Friday, November 1, 2013

The Innocent--Book Review

This is how you make a best seller.

Write an engaging first chapter.  In it, a good guy finds himself at a beer party and there is a fight and during the fight he stands up for a buddy and winds up killing another person at the party. He goes to jail for four years and comes out relatively unscathed, gets married in New Jersey to someone perfect who he met in Las Vegas one day and who, coincidentally, has moved to New Jersey.

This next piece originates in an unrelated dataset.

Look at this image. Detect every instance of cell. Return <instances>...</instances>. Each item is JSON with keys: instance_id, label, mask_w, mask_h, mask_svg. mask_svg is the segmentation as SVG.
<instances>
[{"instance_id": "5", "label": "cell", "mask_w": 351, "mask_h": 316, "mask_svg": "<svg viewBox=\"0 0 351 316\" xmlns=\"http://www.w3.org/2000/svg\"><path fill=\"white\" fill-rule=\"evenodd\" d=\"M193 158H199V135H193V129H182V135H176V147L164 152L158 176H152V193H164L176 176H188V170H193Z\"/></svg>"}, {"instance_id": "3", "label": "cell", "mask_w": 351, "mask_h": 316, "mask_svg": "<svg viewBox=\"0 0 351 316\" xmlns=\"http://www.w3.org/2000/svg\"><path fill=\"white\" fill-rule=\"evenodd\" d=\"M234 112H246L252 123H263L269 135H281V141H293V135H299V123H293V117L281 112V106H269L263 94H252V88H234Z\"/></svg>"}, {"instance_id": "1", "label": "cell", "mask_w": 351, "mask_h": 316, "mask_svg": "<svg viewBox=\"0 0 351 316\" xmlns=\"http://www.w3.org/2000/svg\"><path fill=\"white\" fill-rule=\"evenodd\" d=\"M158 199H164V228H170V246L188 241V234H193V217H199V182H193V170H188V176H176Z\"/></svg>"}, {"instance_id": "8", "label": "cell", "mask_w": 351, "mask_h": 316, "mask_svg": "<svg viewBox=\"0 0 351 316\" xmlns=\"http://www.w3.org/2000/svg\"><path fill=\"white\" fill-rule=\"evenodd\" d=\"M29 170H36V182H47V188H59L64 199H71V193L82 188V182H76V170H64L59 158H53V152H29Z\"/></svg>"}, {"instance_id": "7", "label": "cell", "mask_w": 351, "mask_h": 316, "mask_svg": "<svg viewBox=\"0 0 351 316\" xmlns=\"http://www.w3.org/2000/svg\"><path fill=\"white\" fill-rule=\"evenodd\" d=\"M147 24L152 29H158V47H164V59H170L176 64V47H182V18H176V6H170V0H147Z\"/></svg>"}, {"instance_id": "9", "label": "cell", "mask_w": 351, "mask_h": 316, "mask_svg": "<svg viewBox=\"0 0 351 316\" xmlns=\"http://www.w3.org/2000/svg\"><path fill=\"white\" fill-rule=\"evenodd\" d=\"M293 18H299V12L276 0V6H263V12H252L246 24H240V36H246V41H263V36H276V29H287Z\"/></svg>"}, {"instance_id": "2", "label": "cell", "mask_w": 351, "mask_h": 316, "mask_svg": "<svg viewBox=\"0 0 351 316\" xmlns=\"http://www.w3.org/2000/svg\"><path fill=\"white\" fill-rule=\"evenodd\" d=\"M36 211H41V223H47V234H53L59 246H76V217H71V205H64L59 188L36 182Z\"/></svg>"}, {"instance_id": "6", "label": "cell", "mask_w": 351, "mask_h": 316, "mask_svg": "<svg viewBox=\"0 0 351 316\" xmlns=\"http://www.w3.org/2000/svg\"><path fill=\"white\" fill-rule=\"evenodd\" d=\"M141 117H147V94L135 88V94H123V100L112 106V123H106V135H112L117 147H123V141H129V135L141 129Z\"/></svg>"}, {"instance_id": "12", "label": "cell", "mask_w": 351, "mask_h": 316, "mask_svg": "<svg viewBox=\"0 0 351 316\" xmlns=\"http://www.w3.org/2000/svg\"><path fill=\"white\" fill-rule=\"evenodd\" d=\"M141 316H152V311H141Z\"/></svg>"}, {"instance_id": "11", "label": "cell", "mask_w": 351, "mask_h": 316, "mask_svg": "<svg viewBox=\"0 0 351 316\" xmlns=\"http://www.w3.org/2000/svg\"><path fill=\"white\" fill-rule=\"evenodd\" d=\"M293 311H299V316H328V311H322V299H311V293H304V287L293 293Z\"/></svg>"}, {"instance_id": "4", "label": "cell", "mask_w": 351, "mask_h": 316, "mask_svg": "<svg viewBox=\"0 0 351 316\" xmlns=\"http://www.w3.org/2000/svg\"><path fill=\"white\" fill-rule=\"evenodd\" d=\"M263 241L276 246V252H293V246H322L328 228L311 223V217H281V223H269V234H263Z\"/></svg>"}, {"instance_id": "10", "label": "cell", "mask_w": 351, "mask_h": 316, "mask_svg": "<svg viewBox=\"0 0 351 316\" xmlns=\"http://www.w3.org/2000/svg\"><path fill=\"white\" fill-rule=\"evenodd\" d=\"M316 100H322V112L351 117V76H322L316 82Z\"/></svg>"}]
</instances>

Then add some characters and events.

A nun with breast implants gets murdered.  An adopted daughter searches for her birth mom and visits a stripper who was a pal of the stripper who had given up the daughter for adoption. The wife of the fellow who committed manslaughter says she is going to Boston on business but the manslaughterer gets a picture of her on his smartphone in a compromising position with another fellow.  She's not in Boston. Doesn't look like she is selling software.  Enter (1) a steamy looking private eye and (2) the daughter cop of a steamy mother whose father committed suicide.  Maybe, just maybe, Ms. Perfect wife in New Jersey has a past.  Hold your breath.

But that is not enough.

There's an fbi agent who has a thing for prepubescent girls; a conveniently placed baby sitter for the sister in law of the manslaughterer; the mother of the victim of the manslaughterer who rendezvous with the manslaughterer in a museum; the father of the manslaughter victim who is not crazy about his wife rendezvousing with the killer of his son; a couple of goofball hitmen; a wino with courage and loyalty; a strip joint named--I do not exaggerate--the Eager Beaver; and an ending that ties things up nicely that could not happen in fifty million years.

This book is a fast read and is also, in my grandfather's parlance, ridickalus.  My recommendation is that if you like to read and want something a little beyond meaningless, reading this is not a bad way to spend a weekend.  If you want something that is two notches above ridickalus, I would pass.

The author is laughing all the way to the bank.